Law breaking tenants would be locked out of a state house for up to a year under National Party policy released today.
National leader John Key and housing spokesman Phil Heatley announced the state housing policy in Porirua today.
Key said National would insulate all state houses built before 1987 by the end of 2013.
An existing insulation programme would be expanded to cover a further 4600 state houses, he said.
“This will ensure thousands of New Zealand families have a brighter future through living in a warmer, drier, and healthier homes,” Key said.
“Funding for this will be allocated from Housing New Zealand’s baseline so National is also filling it’s promise to do better with the money we have.”

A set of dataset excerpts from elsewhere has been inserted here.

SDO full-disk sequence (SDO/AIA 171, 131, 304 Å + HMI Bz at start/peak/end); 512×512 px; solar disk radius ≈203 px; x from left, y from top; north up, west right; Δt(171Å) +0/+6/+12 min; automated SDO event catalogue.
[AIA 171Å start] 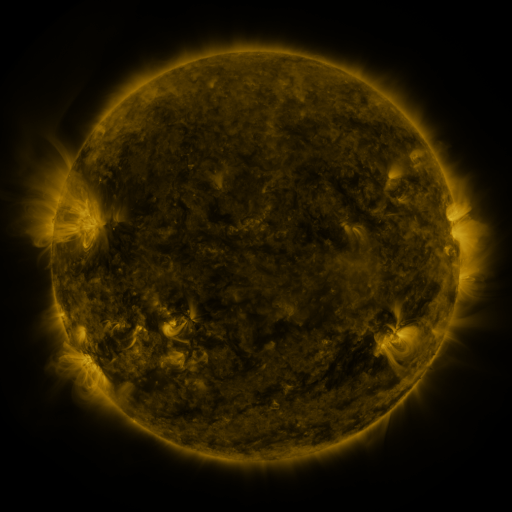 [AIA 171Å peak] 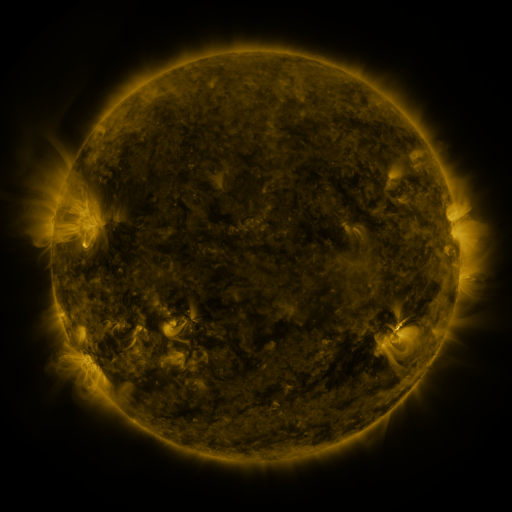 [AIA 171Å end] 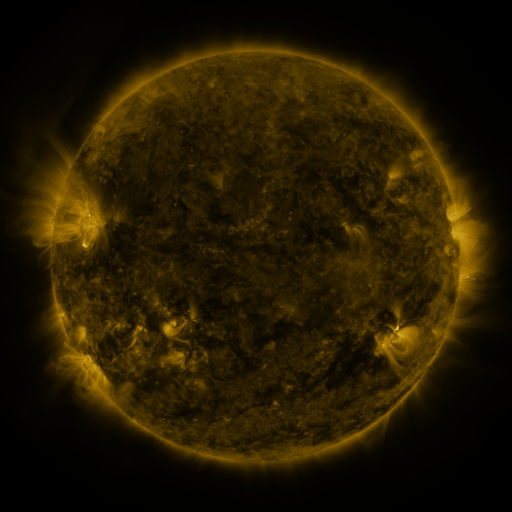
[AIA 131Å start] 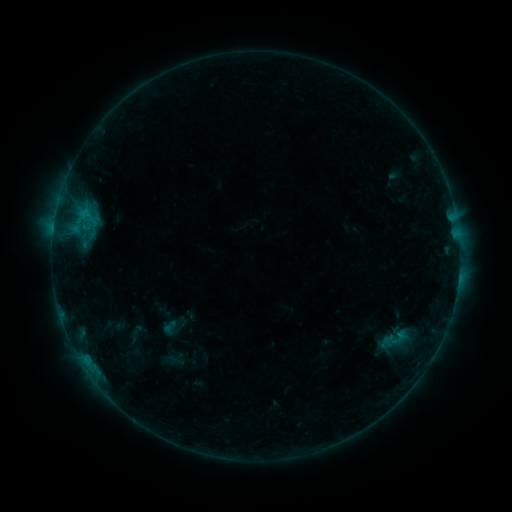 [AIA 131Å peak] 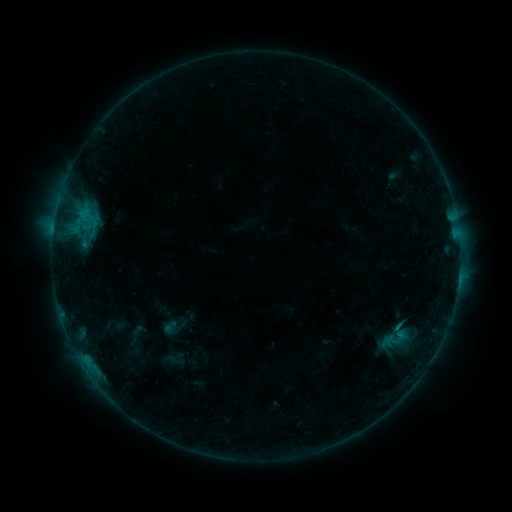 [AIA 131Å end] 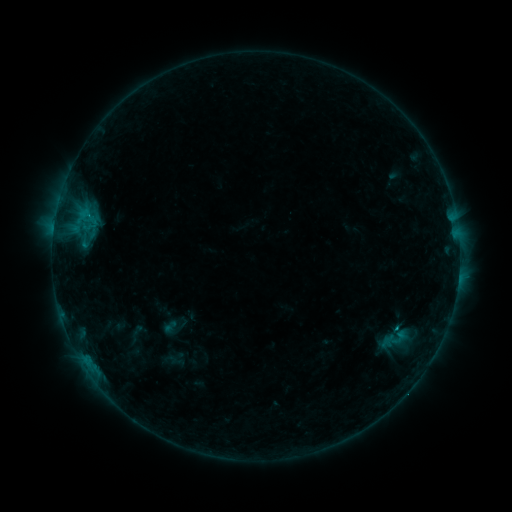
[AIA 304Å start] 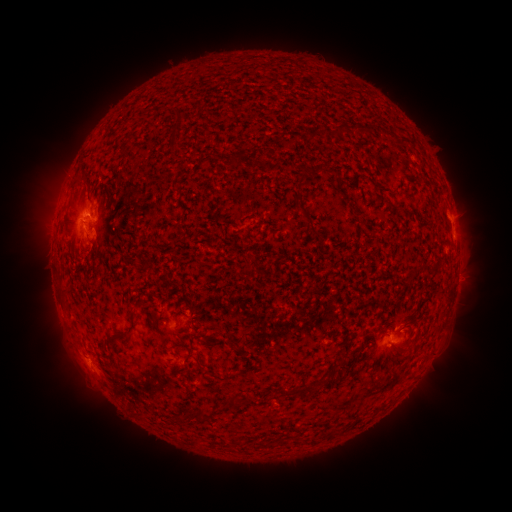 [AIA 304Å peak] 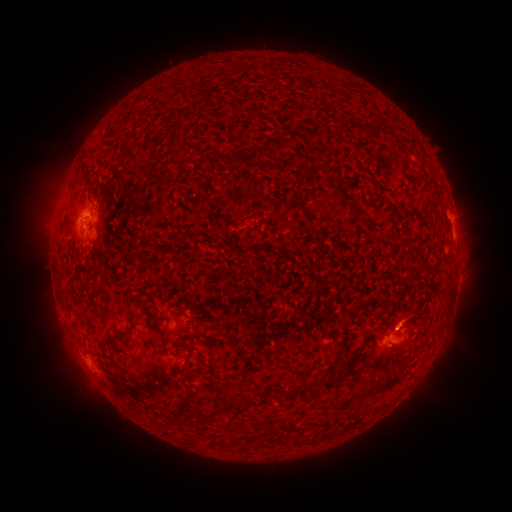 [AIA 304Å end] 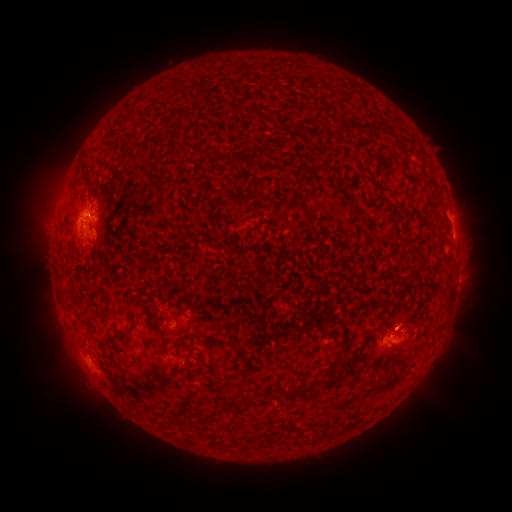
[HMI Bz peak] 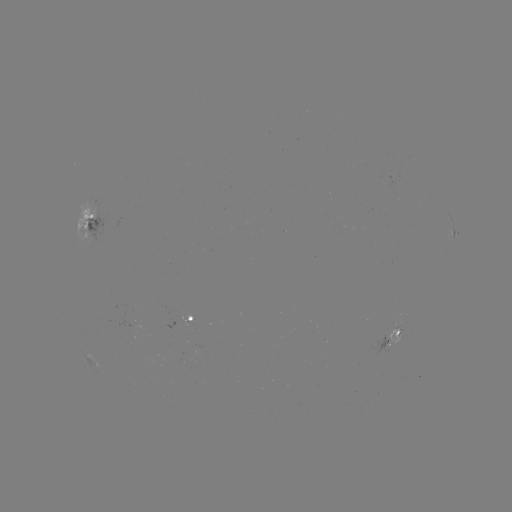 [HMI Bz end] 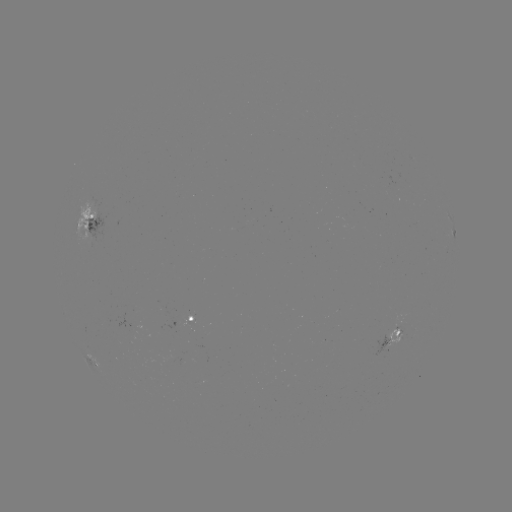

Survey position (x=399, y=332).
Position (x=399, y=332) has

Heatley said National would “stay strong on crime” in state houses.
“Over the past three years, 400 tenants have been moved on from state housing for vandalism, fraud, and other serious anti-social behaviour, and they have been replaced with tenants in genuine need,” Heatley said. ”We will continue to ensure there is a no-nonsense approach to those few State housing tenants acting outside the law, and will crack down on any illegal behaviour.”
The party would introduce a suspensions policy so a state house tenant evicted for illegal behaviour would not be eligible for another state house for up to a year.
“Neighbouring state house tenants and those in privately owned homes deserve peaceful, crime-free streets,” Heatley said.
The party’s policy did not say what would happen to those evicted and suspended from being tenants.